The Arduino itself lived in the junction box. All the ports were on the bottom of the box, with grommets to prevent water ingress. I added some extra grommets to ensure at least some airflow.

I broke out the BME680 onto its own daughter board, and put it in the aforementioned LaCrosse housing. I found the junction box could get quite warm and would cause inaccurate readings, plus we want plenty of airflow anyway for the air quality measurement.

The UV sensor was covered in the aforementioned conformal coating and attached with epoxy to the top of the junction box. I just used some wires and wired it to the Arduino in the box. I added a drip loop to the wire to ensure it wouldn't cause issues.

For the anemometer and rain gauge, I used pull-up resistors (2K resistors worked best I found, but you could probably get away with a 5K or even 10K resistor) and a 2pF capacitor in series for filtering. I did most of my debouncing in software, however. I just hooked up the connectors to little pieces of stripboard I cut out for the purpose to mount the resistors and capacitors.

The wind vane was trickiest. Here is the datasheet. As the PDF says, “it has eight switches, each connected to a different resistor.” I used a 10K ohm resistor like it suggested to create a voltage divider, which I hooked up to the ADC on the Arduino. I ran a binary search to find the correct voltage value. I find that the “in-between” measurements are fiddly and only work in certain directions. One should expect to have 8 indicated positions total and no more, and anything else is a bonus. This is fine for a hobbyist project, but do keep that in mind. I would definitely experiment and see how your wind vane reacts. This is the point where good tolerance resistors are helpful.

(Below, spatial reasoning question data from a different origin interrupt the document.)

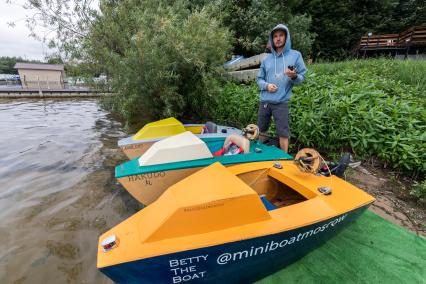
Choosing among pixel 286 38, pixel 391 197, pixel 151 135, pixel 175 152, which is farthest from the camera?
pixel 151 135

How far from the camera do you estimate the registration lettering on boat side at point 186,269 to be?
1.65 metres

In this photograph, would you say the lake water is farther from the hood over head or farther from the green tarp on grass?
the hood over head

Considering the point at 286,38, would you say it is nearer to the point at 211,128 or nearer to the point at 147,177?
the point at 211,128

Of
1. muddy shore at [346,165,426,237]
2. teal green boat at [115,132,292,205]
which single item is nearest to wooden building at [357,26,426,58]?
muddy shore at [346,165,426,237]

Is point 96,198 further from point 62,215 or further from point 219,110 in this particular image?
point 219,110

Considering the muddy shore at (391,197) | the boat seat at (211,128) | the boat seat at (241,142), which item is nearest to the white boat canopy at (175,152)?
the boat seat at (241,142)

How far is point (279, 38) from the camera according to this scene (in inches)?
135

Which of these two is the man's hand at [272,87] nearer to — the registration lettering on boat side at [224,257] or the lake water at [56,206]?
the registration lettering on boat side at [224,257]

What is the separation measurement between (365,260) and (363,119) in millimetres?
2529

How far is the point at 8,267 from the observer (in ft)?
7.47

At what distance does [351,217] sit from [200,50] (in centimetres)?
492

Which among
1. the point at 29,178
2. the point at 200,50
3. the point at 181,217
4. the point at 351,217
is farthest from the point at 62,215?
the point at 200,50

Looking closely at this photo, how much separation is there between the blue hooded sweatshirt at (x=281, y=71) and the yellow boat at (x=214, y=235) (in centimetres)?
183

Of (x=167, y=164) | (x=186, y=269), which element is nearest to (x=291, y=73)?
(x=167, y=164)
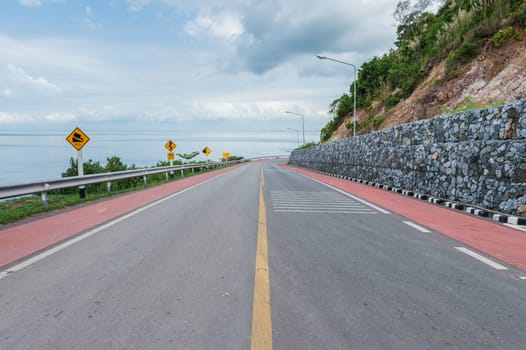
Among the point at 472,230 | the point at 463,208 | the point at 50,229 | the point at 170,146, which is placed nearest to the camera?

Most of the discrete breakout board components speak I2C, so I just hooked them all up to the I2C line. You may want to add I2C buffers if you're getting lots of interference or too much capacitance. Something like this may help.

Prototyping

I cannot emphasise this enough, you must prototype, prototype, prototype. Do everything on breadboards before you put it on stripboard. They have their limitations, but they'll help you get a feel for how the components work. I found the fiddliest part was not the I2C bus, but the weather vane/anemometer/rain gauge. It took me ages to figure out I needed a pull-up on them, and even longer to debug the circuit for the wind vane.

Source

I have some code here that you can adapt to this project or just use. You'll want to swap out the Si1145 UV sensor code if you use the S12SD. It gives a simple analog reading, documented here.

What I'd do different

I did mention a few things I'd change, like swapping out the Si1145 for the S12SD and maybe a different mount.

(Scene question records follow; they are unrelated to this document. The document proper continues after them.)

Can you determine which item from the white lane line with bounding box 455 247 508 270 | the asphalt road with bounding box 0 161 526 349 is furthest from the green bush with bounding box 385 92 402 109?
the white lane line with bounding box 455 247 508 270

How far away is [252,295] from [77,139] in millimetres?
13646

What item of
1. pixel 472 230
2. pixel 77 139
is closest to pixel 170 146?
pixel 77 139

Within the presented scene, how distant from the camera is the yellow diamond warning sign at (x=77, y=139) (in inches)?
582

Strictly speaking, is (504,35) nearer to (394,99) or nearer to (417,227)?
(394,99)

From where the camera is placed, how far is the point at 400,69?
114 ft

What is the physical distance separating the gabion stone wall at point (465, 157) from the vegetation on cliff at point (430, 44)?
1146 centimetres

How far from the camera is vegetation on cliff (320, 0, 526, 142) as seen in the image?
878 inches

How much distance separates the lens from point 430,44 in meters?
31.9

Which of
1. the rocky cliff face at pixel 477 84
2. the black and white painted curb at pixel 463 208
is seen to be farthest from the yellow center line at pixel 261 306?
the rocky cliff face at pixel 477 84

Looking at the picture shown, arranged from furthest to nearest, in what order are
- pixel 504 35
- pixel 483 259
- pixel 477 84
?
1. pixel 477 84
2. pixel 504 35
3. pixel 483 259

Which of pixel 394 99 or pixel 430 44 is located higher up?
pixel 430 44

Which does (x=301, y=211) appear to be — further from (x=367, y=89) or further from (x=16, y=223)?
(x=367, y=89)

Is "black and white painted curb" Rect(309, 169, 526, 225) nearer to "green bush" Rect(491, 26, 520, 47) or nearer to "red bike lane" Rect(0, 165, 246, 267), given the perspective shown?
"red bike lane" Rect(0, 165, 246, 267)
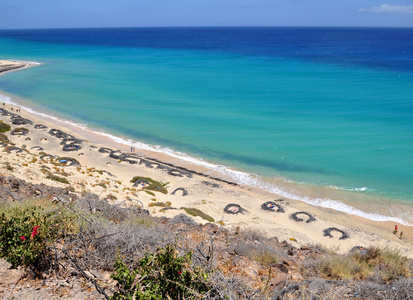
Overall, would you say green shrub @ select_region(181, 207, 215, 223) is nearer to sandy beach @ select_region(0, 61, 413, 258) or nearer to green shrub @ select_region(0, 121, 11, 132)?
sandy beach @ select_region(0, 61, 413, 258)

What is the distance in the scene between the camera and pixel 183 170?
24.7 meters

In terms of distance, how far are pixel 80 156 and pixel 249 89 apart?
33502 mm

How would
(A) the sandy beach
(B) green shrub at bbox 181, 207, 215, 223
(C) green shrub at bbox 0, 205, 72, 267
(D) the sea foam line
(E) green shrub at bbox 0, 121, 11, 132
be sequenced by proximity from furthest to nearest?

I think a big change I'd make, perhaps the biggest of all, would be to swap out the anemometer, wind vane, and rain gauge, for discrete components that didn't all just come together in a kit. Something far more professional would be in order. This will require fabricating some mounts, but I think that's within my abilities. I plan to do that for the second iteration of this project.

I would definitely spend more time on the breadboard working things out than I would otherwise.

I found the WiFi fiddly and annoying. I would probably switch to LoRa communications instead of WiFi, this would also enable me to use the cheaper Arduino 33 BLE. I'd just have to get it working with the Pi Zero.

I had a lot of stuck I2C bus problems, likely due to capacitance issues. I would definitely use a buffer as aforementioned, and perhaps a simple transistor to fully shut down all devices on the bus and restart all devices.

In the future, I would like to make this solar powered. I'll need to find a cooling/heating solution for the battery, however, to keep it within temperature ranges (especially as the PNW gets hotter and with our sometimes cold winters).

Notes

I didn't need any 5V components for this project. 3.3V is increasingly the standard for breakouts and sensors. Not even the anemometer, wind vane, or rain gauge needed 5V. If you use an Arduino 33 Nano series board and want to use 5V components, you'll have to bridge the 5V connector to enable the 5V regulator. You'll likely want logic level converters to avoid damaging the Arduino, or voltage dividers, as it can't take more than 3.3V on its pins except ground.